Lithuanian scientist (1899–1993)

Juozas Matulis (19 March 1899 – 25 June 1993) was a Lithuanian chemist, physicist and long-time president of the Lithuanian Academy of Sciences.

== Biography ==
===Education===
In 1912, Matulis graduated from Juodpėnai Elementary School. He then studied at the Liepoja Gymnasium from 1920 he served in the electrical engineering battalion of the Lithuanian army. in 1923 Assistant Head of the Organization Department of the Post, Telegraph and Telephone Board.

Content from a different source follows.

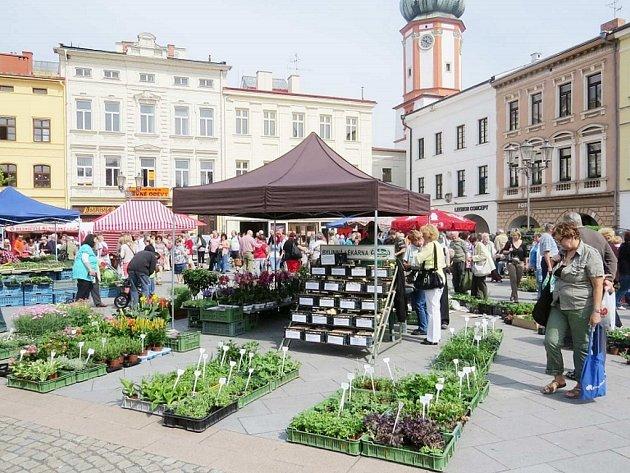 Náměstí Svobody se ve čtvrtek zazelenalo sazenicemi a květinami.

In 1924, he graduated from the Adult Gymnasium of the Lithuanian Teachers' Trade Union in Kaunas and entered the Technical Faculty of the University of Lithuania. In 1925, he was transferred to the Physics and Chemistry Department of the Faculty of Mathematics and Natural Sciences. From 1925, Mautlis participated in the activities of the Lithuanian Social Democratic Party and was a member of its student organization Žiežirba.

In 1928, he was accepted to the University of Lithuania as a junior laboratory assistant and in 1929 he graduated from the university. From 1930 he was chief assistant of the Chemistry Department of Kaunas University. In 1931–1933, he completed an internship at the University of Leipzig and in 1934 he received a doctorate in chemistry.

===Academic career===
From 1936, he was associate professor and from 1940 the Dean of the Faculty of Mathematical Sciences and Natural Sciences of Vilnius University. Matulis career reached new heights after the Soviet occupation of Lithuania in 1940. In 1941, he was elected as an academician of the Academy of Sciences of the Lithuanian SSR and secretary of the Department of Natural Sciences. After the war, Matulis became the chairman of the restoration committee of the Lithuanian Academy of Sciences and in 1946, he was elected chairman of the Academy of Sciences, a position he held until 1984. He was also a Corresponding Member of the Academy of Sciences of the Soviet Union. Matulis was the founder of the national electrochemical school in Lithuania.

As politician he was a deputy of the Supreme Soviet of the Lithuanian SSR from 1947, and from 1959 to 1963 he was its deputy chairman. Matulis became a member of the Communist Party of Lithuania in 1950 and was a member of its Central Committee from 1956 to 1986.